A total of 9951 patients met all criteria. After propensity-score matching, 1725 patients were matched in each cohort. Subjects who initiated FF/VI had a significantly higher mean proportion of days covered (P < .001), had 86% greater odds of having a proportion of days covered value of greater than or equal to 0.80 (adjusted odds ratio, 1.86; 95% CI, 1.51-2.30), 26% lower risk of discontinuation (adjusted hazard ratio, 0.74; 95% CI, 0.69-0.79), and 36% greater odds of an AMR of greater than or equal to 0.50 (adjusted odds ratio, 1.36; 95% CI, 1.23-1.50) compared with BUD/F.

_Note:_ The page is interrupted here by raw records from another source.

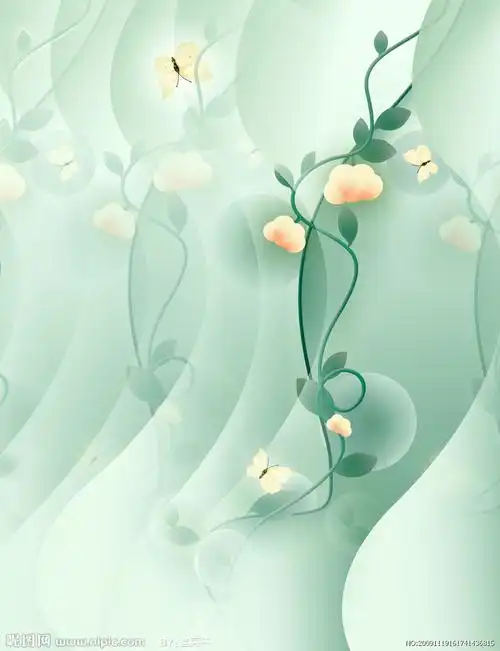 生命设计图__背景素材_psd分层素材_设计图库_昵图网nipic.com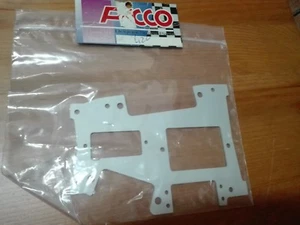 picco upper plate vintage Nº422 - Picture 1 of 1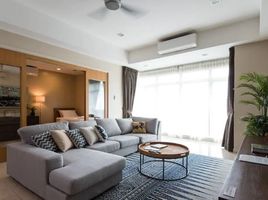 3 chambre Condominium for sale in Malaisie, Putrajaya, Putrajaya, Putrajaya, Malaisie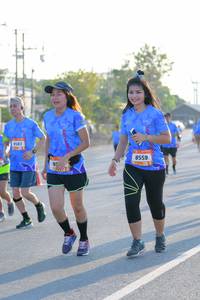 BIB: 1583, 8559
                            <button type="button" onclick="openModal(3209787)" class="btn btn-primary btn-sm float-right btn-popup" data-toggle="modal" data-target=".modal-high-quality">
                        <i class="fas fa-shopping-cart"></i> Add to Cart
                    </button>
                                            <button type="button" onclick="isThisMe(3209787, true)" class="btn btn-success btn-sm float-right btn-popup btn-isme hidden" data-toggle="tooltip" data-placement="bottom" title="นี่คือรูปของคุณใช่ไหม คลิกที่นี่เพื่อเอาเข้าอัลบั้ม">
                        <i class="fas fa-plus"></i> Add to album
                    </button>
                    <button type="button" onclick="isThisMe(3209787, false)" class="btn btn-warning btn-sm float-right btn-popup btn-isnotme hidden">
                        <i class="fas fa-ban"></i> Remove from album
                    </button>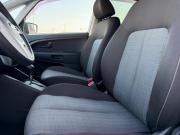 Kia Venga I Рестайлинг Набережные Челны  - изображение 35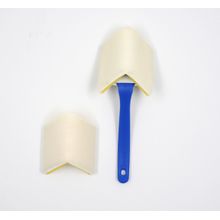 PAD para Pintura de Cantos com Refil - Tigre Pro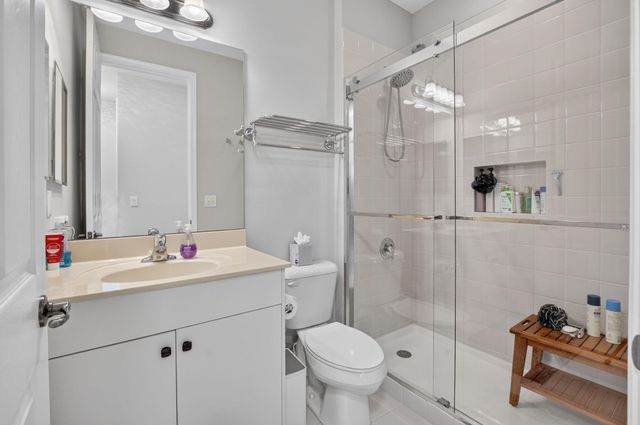 8059 Cactus Quartz Circle, Delray Beach, FL 33446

Adherence and treatment persistence were low in both cohorts; however, patients initiating once-daily FF/VI were more likely to be adherent, have an AMR of greater than or equal to 0.5, and were less likely to discontinue therapy compared with patients initiating twice-daily BUD/F (GlaxoSmithKline Study HO1617302/206482).
尽管氟替卡松维兰特罗(FF/VI)和布地奈德福莫特罗(BUD/F)的疗效和安全性已在临床研究中得到证实,但尚未对其实际应用进行比较。

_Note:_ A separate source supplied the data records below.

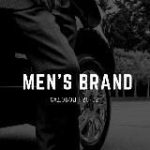 Brand Man’s ALI-SHOD ТК Садовод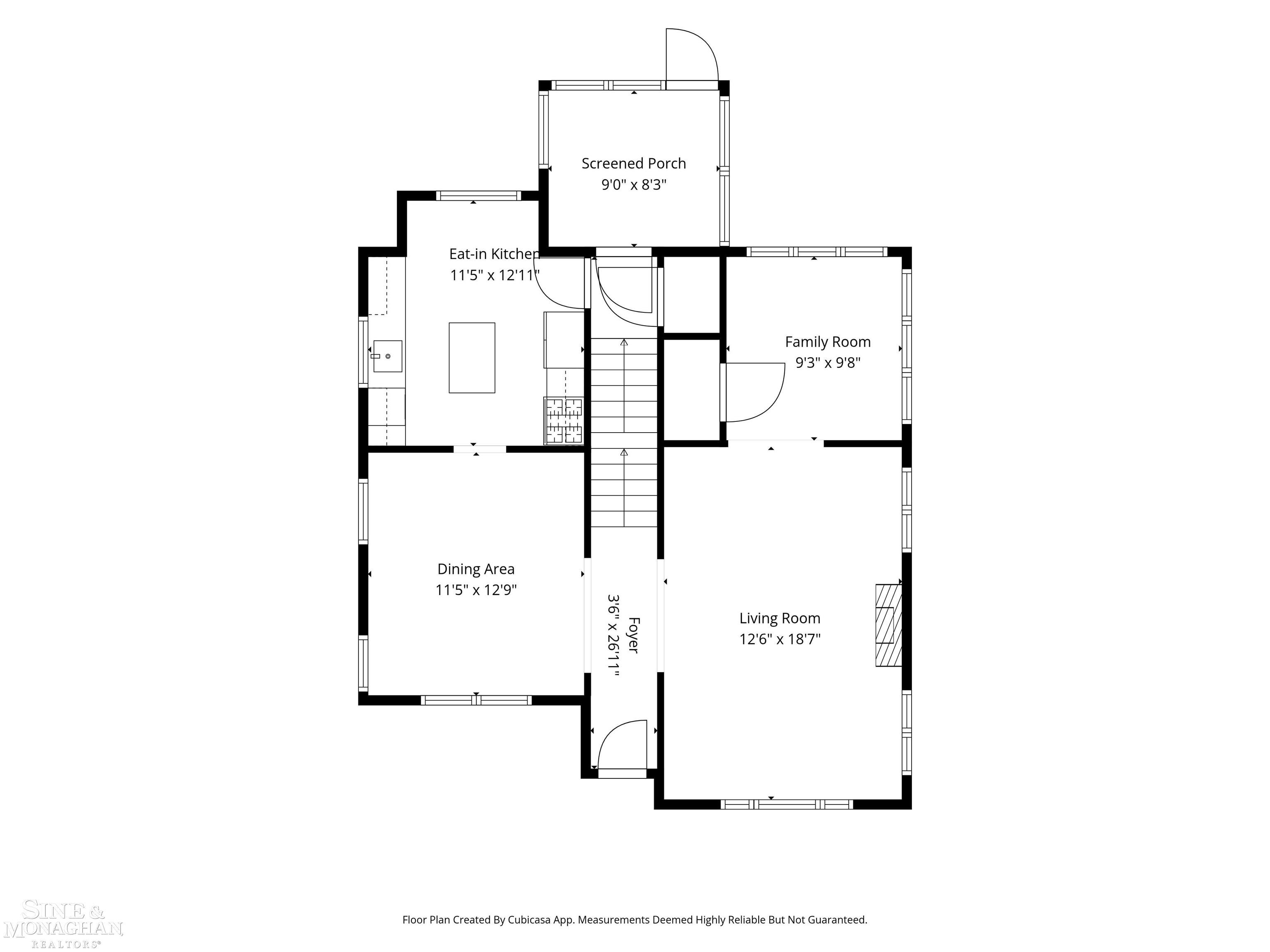 245 Ridgemont Road Grosse Pointe, MI 48236 - Photo 33 of 46 50216054-36e41d81-fa79-4790-9c20-10291149dc93.JPG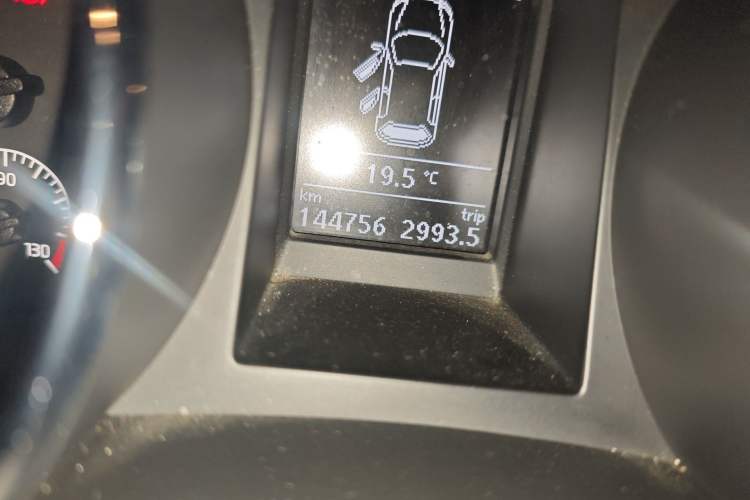 Used Skoda Yeti 2014 1.8TSI DSG Polar Edition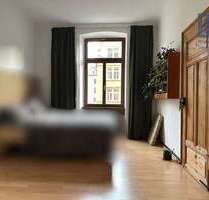 Wohnung zum Mieten in Würzburg 990,00 € 80 m²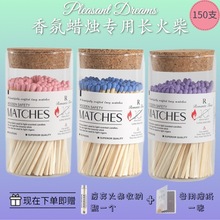 ޹ϞTL10cmLcccʽƿb[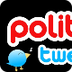 Politici Tweets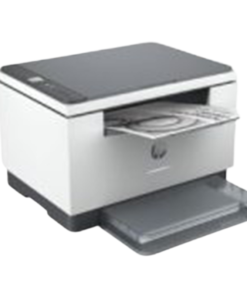 HP LASERJET MFP M236D PRINTER vsonic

比较接受 FF/VI 或 BUD/F 治疗的哮喘相似患者在依从性、持久性和哮喘药物比值(AMR)方面的差异。
这是一项回顾性队列研究,纳入了接受 FF/VI 或 BUD/F 治疗哮喘的商业保险和医疗保险优势计划(含 Part D)患者。符合研究条件的患者为年龄≥18 岁、至少有 15 个月(12 个月的基线前和 3 个月的基线后)连续参保且有 1 次或多次哮喘诊断的患者。排除了基线期内有固定剂量吸入性皮质激素/长效β-激动剂和其他呼吸系统疾病(慢性阻塞性肺疾病、囊性纤维化、急性呼吸衰竭)病史的患者。采用倾向评分匹配法对基线特征进行平衡。采用 logistic 回归和 Cox 比例风险模型评估差异。

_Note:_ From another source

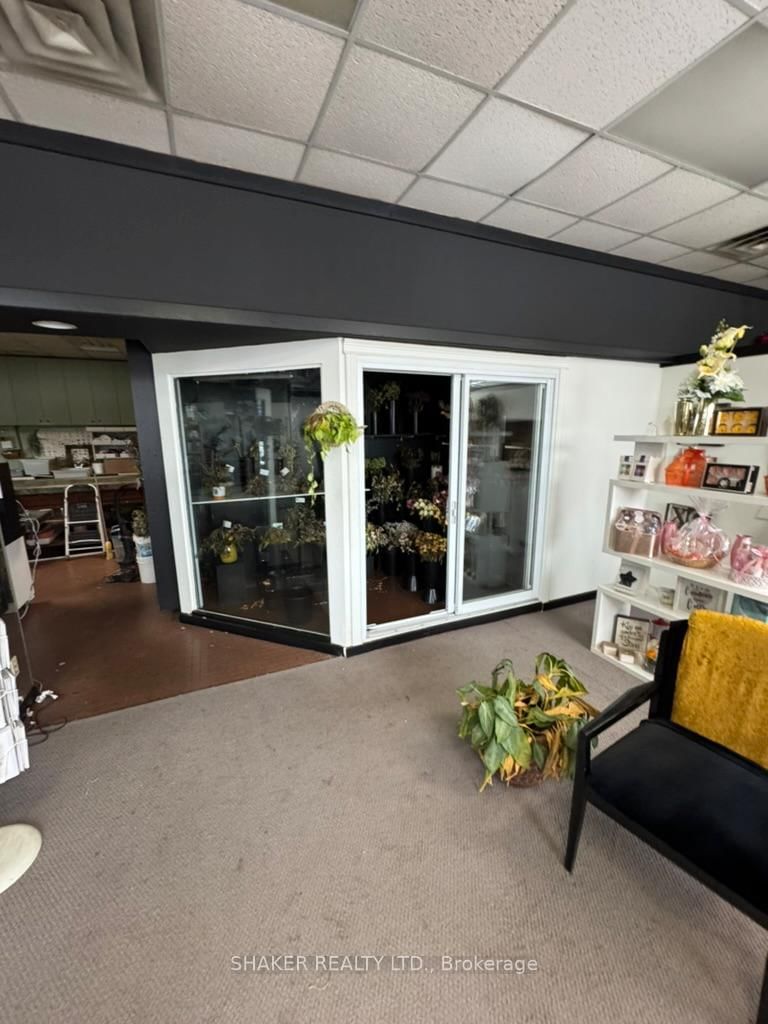 1400 Bank Street - Photo 6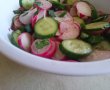 Salata cu castraveti si ridichi-9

共有 9951 例患者符合所有标准。经倾向评分匹配后,每个队列匹配了 1725 例患者。与接受 BUD/F 治疗的患者相比,接受 FF/VI 治疗的患者的平均覆盖率比例更高(P<0.001),覆盖率比例大于或等于 0.80 的可能性高 86%(调整后的优势比,1.86;95%CI,1.51-2.30),停药风险低 26%(调整后的风险比,0.74;95%CI,0.69-0.79),且 AMR 大于或等于 0.50 的可能性高 36%(调整后的优势比,1.36;95%CI,1.23-1.50)。
两个队列的依从性和治疗持久性均较低;然而,与接受每日两次 BUD/F 治疗的患者相比,接受每日一次 FF/VI 治疗的患者更有可能依从治疗、达到 AMR 大于或等于 0.5,且停药可能性更低(葛兰素史克研究 HO1617302/206482)。